But you are multiplying by the wrong factor in your code.

Consider a concrete example. Say t = 0:0.1:0.9 and x = some x(t)

There are 10 values in x, and the period is one.

The Fourier transform gives you the coefficients of the C given below. x(t) = C0 + C1*exp(2i*pi*1*t) + C2*exp(2i*pi*2*t) + ... + C5*exp(2i*pi*5*t) + C(-4)*exp(2i*pi*(-4)*t) + C(-3)*exp(2i*pi*(-3)*t) + ... + C(-1)*exp(2i*pi*(-1)*t)
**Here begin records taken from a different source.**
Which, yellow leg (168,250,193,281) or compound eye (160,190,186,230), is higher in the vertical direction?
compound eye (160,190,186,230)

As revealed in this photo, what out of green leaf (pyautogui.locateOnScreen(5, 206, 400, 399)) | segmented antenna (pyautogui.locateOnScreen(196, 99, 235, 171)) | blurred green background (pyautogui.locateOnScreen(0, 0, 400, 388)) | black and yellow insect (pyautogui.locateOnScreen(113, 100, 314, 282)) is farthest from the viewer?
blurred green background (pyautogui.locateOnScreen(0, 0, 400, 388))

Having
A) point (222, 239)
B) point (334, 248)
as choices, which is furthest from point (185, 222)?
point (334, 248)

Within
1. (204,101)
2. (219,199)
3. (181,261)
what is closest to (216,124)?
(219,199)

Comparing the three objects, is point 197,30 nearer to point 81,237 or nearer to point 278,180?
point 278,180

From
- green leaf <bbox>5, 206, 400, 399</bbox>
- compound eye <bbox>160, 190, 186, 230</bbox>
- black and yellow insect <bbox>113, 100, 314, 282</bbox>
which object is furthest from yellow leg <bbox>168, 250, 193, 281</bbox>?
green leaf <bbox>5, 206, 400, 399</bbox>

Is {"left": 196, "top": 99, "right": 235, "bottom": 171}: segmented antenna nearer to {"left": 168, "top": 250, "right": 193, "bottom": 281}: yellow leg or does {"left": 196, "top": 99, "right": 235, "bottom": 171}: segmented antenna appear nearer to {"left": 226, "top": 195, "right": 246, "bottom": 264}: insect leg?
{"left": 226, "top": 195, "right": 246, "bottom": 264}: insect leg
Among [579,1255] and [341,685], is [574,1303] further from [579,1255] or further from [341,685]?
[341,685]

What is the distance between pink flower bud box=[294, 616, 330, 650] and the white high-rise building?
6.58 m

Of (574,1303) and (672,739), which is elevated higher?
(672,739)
If instead of x(t) I had x(t+dt), then substituting t --> (t+dt) gives:

x(t+dt) = C0 + C1*exp(2i*pi*1*(t+dt)) + C2*exp(2i*pi*2*(t+dt)) + ... C(-1)*exp(2i*pi*(-1)*t)

= C0 + C1*exp(2i*pi*1*dt)*exp(2*pi*1*t) + C2*exp(2i*pi*2*dt)*exp(2*pi*2*t) + ... C(-1)*exp(2i*pi*(-1)*dt)*exp(2i*pi*(-1)*t)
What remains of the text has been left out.